QUELLTEXT.
Neoliberalismus ist historisch gescheitert
Die Steuern fließen allerdings beileibe nicht nur in die Ausgaben für Soziales und die Infrastruktur, sondern bekanntlich immer stärker in die Rüstung und Kriegsplanung, in überbordende Beamten-Versorgungsstrukturen und unsinnige Bürokratiemonster. Auch hier müsste dringend gespart werden.
Kosten verschlingen zudem eine zunehmende Bürgerüberwachung und Polizeiaufrüstung – während die Kriminalität gerade deshalb weiter steigt, weil viele ärmer werden. Das ist die perfekte, selbst gemachte Abwärtsspirale. Diese kann nur durch aktive Armutsbekämpfung durchbrochen werden.
Die Neoliberalen à la Merz und Lindner haben für die Beseitigung dieser Probleme kein Konzept – und hatten das noch nie. Der Neoliberalismus ist historisch gescheitert. Das beweist die Geschichte der letzten fünf Jahrzehnte: Man blicke auf das Vereinigte Königreich, die USA oder schlicht auf Deutschland, wo überall die sozialen Verwerfungen zunehmen und Obdachlosencamps und Suppenküchen wie Pilze aus dem Boden sprießen.
Zumindest dafür, dass es in puncto Sozialabbau und Lohndumping so nicht weitergehen kann, scheint es ein Einsehen bei der SPD zu geben – wobei die Hoffnung auf Umsetzung irgendeines ihrer Punkte so gering sein dürfte, wie ihre über die Jahrzehnte verspielte Glaubwürdigkeit.

DATENSÄTZE ZUR AUFGABE.
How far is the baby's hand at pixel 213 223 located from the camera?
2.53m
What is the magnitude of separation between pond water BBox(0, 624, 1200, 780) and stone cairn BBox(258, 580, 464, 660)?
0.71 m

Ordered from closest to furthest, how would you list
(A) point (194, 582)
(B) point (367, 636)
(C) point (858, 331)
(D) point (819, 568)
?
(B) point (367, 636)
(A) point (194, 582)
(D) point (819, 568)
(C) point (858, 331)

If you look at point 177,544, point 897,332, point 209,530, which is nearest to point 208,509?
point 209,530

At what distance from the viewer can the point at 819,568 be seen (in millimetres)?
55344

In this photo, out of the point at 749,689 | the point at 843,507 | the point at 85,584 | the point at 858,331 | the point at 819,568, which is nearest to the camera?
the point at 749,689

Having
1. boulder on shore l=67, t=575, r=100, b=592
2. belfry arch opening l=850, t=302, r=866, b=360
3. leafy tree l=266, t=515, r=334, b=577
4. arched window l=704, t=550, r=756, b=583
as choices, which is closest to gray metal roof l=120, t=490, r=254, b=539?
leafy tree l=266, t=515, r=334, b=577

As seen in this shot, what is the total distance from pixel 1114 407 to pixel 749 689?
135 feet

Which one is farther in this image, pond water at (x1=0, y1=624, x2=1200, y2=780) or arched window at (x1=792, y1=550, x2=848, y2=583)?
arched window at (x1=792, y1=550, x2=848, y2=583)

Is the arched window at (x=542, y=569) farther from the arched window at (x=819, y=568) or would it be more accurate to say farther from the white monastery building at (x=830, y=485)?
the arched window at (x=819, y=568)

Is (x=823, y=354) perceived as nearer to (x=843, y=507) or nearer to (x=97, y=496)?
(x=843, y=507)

AUFGABEN.
a) Prüfe, ob die folgenden Aussagen mit dem Text über den Neoliberalismus übereinstimmen. Antworte jeweils mit Ja oder Nein und zitiere die entscheidenden Worte des Textes wörtlich. (i) Die Kriminalität steigt laut dem Text, weil viele ärmer werden. (ii) Als Beispiele für zunehmende soziale Verwerfungen nennt der Text unter anderem Frankreich. (iii) Die Neoliberalen hatten früher ein Konzept zur Beseitigung dieser Probleme.
b) Ermittle, in wie vielen Zeilen der Datensätze die Zeichenfolge "arched" vorkommt, und nenne nur die Zahl.

LÖSUNGEN ZUR ÜBUNG.
a)
(i) Ja: „während die Kriminalität gerade deshalb weiter steigt, weil viele ärmer werden“
(ii) Nein: „Man blicke auf das Vereinigte Königreich, die USA oder schlicht auf Deutschland“
(iii) Nein: „haben für die Beseitigung dieser Probleme kein Konzept – und hatten das noch nie“

b) 5